■ **Records contained in a dataset**
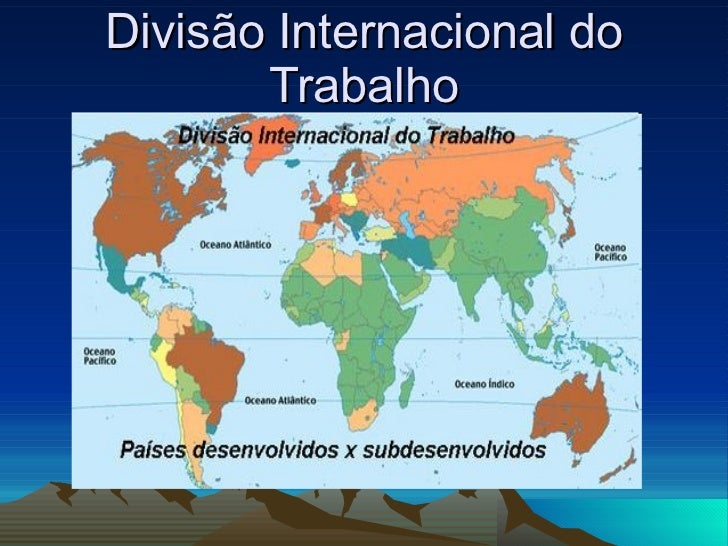 Divisão Internacional do Trabalho

Divisão Internacional do Trabalho

Oceano Atlântico

Oceano Pacífico

Oceano Pacífico

Oceano Atlântico

Oceano Índico

Países desenvolvidos x subdesenvolvidos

■ **Exercise goal**
Please, without any pictures, retype the records exactly as they appear.

■ **Result below**
 Divisão Internacional do Trabalho

Divisão Internacional do Trabalho

Oceano Atlântico

Oceano Pacífico

Oceano Pacífico

Oceano Atlântico

Oceano Índico

Países desenvolvidos x subdesenvolvidos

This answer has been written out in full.